_Tasks to complete_.
a - Please repeat, word for word, everything from "The feed was" down to "Snowflake loaded both." in the article on the Snowflake double load.
b - Write what comes next in the article about the vendor retry that loaded twice in Snowflake, picking up after its last sentence.

_Given passage_.
········
SQLServerCentral Article

How We Handled a Vendor Retry That Loaded Twice in Snowflake

,

Finance saw the issue before the pipeline did

At 07:18, finance sent a short message: “Yesterday’s vendor settlement is almost double. Can you check before the cash review?”

That was not a Snowflake health question. The task had completed, COPY had loaded rows, no records were rejected, and the dashboard refreshed before 08:00. From a platform point of view, the pipeline looked normal. From finance’s point of view, the number was wrong, and that was the only thing that mattered.

The feed was a vendor settlement file used for the morning cash view. The business expectation was simple: one vendor, one settlement date, one final extract. If the amount was wrong, finance could start the day with a bad cash number. That is a trust problem, not only a data problem.

The first guess was a duplicate file. That was partly correct. The vendor’s delivery process had retried overnight. The original file landed, and a second file landed a few minutes later with a retry suffix. Both files were readable. Both matched the load pattern. Snowflake loaded both.
········
_Data section_.
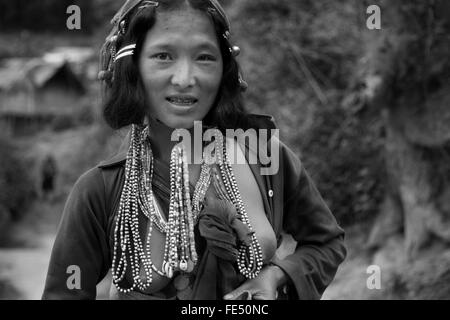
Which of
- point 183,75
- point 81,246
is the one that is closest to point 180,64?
point 183,75

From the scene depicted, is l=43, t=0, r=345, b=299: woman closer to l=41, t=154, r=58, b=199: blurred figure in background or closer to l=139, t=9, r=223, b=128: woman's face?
l=139, t=9, r=223, b=128: woman's face

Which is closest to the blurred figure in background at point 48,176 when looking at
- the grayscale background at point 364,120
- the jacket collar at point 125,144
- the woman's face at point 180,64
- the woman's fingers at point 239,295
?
the grayscale background at point 364,120

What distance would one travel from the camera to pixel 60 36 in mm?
21609

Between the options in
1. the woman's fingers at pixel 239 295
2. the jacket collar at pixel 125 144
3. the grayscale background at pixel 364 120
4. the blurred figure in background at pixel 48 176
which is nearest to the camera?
the woman's fingers at pixel 239 295

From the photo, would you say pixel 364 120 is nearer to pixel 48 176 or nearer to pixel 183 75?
pixel 183 75

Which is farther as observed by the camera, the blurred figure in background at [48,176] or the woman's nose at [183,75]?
the blurred figure in background at [48,176]

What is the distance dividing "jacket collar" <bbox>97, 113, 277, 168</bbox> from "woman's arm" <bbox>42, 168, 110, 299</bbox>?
0.05 metres

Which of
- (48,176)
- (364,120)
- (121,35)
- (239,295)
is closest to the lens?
(239,295)

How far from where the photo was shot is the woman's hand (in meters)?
1.66

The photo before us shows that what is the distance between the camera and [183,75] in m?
1.67

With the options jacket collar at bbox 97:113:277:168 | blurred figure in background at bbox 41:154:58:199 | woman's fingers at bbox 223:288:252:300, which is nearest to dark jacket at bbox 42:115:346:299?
jacket collar at bbox 97:113:277:168

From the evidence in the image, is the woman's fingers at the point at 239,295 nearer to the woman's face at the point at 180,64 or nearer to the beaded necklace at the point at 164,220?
the beaded necklace at the point at 164,220

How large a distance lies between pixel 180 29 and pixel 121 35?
183 millimetres

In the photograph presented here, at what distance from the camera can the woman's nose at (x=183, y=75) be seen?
1673mm
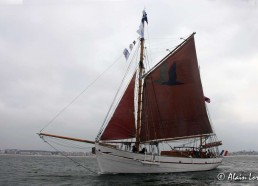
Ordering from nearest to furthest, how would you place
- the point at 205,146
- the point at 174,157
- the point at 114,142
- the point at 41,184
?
the point at 41,184
the point at 114,142
the point at 174,157
the point at 205,146

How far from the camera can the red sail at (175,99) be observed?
4203 centimetres

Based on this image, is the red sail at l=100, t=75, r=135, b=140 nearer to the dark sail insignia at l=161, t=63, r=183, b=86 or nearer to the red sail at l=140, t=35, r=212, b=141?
the red sail at l=140, t=35, r=212, b=141

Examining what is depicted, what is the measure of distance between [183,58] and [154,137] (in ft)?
36.4

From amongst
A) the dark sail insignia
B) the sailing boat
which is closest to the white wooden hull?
the sailing boat

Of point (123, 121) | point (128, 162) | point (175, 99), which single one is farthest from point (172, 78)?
point (128, 162)

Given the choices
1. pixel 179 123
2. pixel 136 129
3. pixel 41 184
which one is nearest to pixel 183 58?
pixel 179 123

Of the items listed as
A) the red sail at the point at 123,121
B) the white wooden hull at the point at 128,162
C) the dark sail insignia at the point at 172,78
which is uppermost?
the dark sail insignia at the point at 172,78

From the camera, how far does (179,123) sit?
43.3 meters

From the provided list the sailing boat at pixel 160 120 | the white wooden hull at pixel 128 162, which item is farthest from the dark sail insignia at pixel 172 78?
the white wooden hull at pixel 128 162

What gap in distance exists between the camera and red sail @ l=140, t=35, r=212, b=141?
138ft

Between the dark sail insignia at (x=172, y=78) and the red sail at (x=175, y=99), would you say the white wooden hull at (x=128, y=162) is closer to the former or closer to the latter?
the red sail at (x=175, y=99)

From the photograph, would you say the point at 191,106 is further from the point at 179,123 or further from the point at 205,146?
the point at 205,146

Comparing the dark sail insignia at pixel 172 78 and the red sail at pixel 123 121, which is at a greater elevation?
the dark sail insignia at pixel 172 78

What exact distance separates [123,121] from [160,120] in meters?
5.86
········
_Task responses_.
a -
The feed was a vendor settlement file used for the morning cash view. The business expectation was simple: one vendor, one settlement date, one final extract. If the amount was wrong, finance could start the day with a bad cash number. That is a trust problem, not only a data problem.

The first guess was a duplicate file. That was partly correct. The vendor’s delivery process had retried overnight. The original file landed, and a second file landed a few minutes later with a retry suffix. Both files were readable. Both matched the load pattern. Snowflake loaded both.

b -
The part we missed at first was more important: a few days earlier, the vendor had moved settlement-file generation to a cheaper back-office application. The old file used to include invoice_number, and our downstream logic used that column as the natural duplicate key. The new extract still had amount, date, currency, and description, so it looked usable and loaded cleanly. What it no longer had was the one field that told us whether a row had already been counted.

Their executive was clear about the constraint. The billing platform team would need time to work out how invoice references could be brought back into this export without breaking their new process. They were also in a finance freeze, so they could not make a manual export change just because our pipeline depended on that column.

That is how this incident became possible. A retry file arrived at the same time our best dedupe key had been removed.

Why the invoice number mattered

The old design was not foolish. For this feed, vendor_id + settlement_date + invoice_number was a practical key. If the same invoice appeared twice in the same settlement date, the curated layer could reject or collapse the duplicate. Many production pipelines start this way because the source gives them a stable business identifier.

The vendor changed that assumption during a billing-platform migration. Their explanation was familiar: the new settlement export came from a module that grouped settlement lines differently, while invoice references moved to a separate reconciliation export. They were also in a finance freeze, so they could not add the column back immediately.

Their response was essentially: “We can’t change the export this month. You’ll need to handle it on your side.”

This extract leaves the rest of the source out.